**YOUR TASK**
Please copy out, word for word, everything from the start of the records down to and including the line that contains "12H69L65 6L48 4L35", leaving the pictures out of your answer.

Outline records
---+---
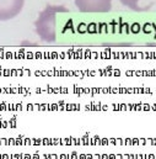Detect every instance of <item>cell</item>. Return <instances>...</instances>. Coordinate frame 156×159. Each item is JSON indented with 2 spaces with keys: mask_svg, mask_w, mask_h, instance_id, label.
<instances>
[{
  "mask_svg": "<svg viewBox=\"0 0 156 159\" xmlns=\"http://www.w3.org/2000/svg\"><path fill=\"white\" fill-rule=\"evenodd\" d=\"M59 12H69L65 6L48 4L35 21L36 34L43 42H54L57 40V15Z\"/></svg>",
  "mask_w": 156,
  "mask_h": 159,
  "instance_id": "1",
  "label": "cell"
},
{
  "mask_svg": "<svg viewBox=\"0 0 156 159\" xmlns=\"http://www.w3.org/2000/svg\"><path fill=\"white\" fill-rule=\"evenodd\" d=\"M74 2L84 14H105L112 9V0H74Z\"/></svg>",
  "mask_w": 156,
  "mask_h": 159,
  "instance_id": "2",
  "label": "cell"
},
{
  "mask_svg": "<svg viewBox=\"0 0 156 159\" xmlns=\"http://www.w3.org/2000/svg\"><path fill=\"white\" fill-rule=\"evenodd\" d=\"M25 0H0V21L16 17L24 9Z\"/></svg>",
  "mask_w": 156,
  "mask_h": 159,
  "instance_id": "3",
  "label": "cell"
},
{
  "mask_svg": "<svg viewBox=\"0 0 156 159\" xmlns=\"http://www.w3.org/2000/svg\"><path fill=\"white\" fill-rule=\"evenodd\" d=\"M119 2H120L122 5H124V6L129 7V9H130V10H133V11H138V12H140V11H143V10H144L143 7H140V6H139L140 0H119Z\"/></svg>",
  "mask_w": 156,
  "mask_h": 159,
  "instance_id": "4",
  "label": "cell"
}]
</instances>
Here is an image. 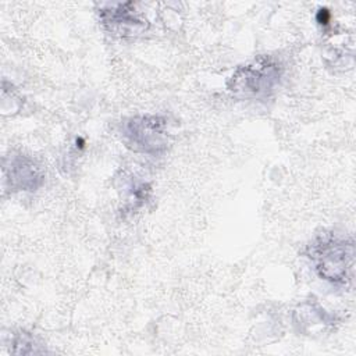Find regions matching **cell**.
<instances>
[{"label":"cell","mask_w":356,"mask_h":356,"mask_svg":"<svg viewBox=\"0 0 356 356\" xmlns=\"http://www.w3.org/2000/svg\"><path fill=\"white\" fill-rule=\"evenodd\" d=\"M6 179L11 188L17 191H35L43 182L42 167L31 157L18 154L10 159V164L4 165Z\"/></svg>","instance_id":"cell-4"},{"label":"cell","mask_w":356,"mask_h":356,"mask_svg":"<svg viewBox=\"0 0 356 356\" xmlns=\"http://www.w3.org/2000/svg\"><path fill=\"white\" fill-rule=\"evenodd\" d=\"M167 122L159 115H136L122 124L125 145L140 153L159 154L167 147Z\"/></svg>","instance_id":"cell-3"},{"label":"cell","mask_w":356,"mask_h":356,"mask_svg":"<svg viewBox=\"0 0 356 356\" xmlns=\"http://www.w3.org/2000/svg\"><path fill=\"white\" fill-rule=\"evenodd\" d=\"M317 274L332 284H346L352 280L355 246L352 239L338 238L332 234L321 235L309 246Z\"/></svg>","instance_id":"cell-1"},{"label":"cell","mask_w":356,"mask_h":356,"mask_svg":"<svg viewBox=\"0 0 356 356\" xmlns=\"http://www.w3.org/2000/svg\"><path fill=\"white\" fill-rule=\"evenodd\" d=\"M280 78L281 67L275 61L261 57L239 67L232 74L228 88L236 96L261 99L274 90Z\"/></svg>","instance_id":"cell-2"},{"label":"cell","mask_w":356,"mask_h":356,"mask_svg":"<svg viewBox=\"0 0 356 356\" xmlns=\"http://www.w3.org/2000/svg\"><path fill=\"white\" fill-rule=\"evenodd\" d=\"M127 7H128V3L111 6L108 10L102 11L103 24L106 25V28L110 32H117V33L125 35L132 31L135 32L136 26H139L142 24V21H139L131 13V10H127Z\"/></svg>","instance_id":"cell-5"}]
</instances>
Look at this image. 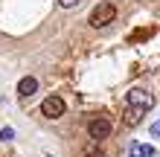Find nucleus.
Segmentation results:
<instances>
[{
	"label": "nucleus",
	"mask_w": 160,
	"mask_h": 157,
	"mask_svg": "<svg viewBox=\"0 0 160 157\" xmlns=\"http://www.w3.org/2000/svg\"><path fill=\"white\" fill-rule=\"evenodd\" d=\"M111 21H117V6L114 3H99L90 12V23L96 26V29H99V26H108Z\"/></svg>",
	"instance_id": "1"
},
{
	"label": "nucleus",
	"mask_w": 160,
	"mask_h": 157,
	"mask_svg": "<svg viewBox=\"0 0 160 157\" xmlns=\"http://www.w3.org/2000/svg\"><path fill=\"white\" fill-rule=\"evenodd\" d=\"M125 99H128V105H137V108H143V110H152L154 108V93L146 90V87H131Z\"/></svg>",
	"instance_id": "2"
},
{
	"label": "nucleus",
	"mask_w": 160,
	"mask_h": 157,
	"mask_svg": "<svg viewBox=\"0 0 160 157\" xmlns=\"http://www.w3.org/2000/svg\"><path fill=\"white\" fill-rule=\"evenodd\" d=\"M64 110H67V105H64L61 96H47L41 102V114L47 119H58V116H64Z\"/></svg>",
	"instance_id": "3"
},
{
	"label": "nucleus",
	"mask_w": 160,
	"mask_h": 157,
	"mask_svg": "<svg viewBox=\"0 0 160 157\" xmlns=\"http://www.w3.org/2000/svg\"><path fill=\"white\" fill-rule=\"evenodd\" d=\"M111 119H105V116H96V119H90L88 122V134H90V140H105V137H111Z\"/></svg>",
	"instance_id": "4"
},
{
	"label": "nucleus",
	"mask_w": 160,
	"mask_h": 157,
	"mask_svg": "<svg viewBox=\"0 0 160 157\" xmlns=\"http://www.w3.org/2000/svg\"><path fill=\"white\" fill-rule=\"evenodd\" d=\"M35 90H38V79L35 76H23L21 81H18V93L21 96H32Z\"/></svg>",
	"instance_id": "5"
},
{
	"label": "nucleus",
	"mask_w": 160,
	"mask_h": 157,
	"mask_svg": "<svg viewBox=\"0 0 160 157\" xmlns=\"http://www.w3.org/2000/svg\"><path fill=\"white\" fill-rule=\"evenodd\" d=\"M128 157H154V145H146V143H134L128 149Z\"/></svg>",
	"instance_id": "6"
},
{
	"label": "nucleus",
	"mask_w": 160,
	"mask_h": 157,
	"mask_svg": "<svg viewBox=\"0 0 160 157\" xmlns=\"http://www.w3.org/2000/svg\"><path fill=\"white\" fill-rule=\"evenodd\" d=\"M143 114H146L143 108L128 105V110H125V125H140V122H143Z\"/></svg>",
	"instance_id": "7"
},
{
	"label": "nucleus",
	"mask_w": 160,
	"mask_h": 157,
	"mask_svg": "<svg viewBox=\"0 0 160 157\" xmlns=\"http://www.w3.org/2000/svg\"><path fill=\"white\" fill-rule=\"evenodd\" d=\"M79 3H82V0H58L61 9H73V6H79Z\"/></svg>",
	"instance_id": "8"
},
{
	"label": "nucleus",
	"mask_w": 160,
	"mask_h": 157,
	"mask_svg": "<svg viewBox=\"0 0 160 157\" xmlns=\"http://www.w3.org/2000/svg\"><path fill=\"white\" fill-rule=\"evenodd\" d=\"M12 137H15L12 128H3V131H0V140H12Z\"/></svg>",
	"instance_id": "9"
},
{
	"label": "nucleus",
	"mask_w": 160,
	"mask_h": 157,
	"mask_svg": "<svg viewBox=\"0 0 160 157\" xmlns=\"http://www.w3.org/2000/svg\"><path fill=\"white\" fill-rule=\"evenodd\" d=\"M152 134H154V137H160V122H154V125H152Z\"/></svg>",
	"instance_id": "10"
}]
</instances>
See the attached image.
---+---
**EXERCISE ANSWER**
Detect every instance of <item>cell</item>. Return <instances>...</instances>. Coordinate frame 156×159. Each item is JSON indented with 2 spaces with keys: mask_svg, mask_w, mask_h, instance_id, label.
<instances>
[{
  "mask_svg": "<svg viewBox=\"0 0 156 159\" xmlns=\"http://www.w3.org/2000/svg\"><path fill=\"white\" fill-rule=\"evenodd\" d=\"M59 12H69L65 6L48 4L35 21L36 34L43 42H54L57 40V15Z\"/></svg>",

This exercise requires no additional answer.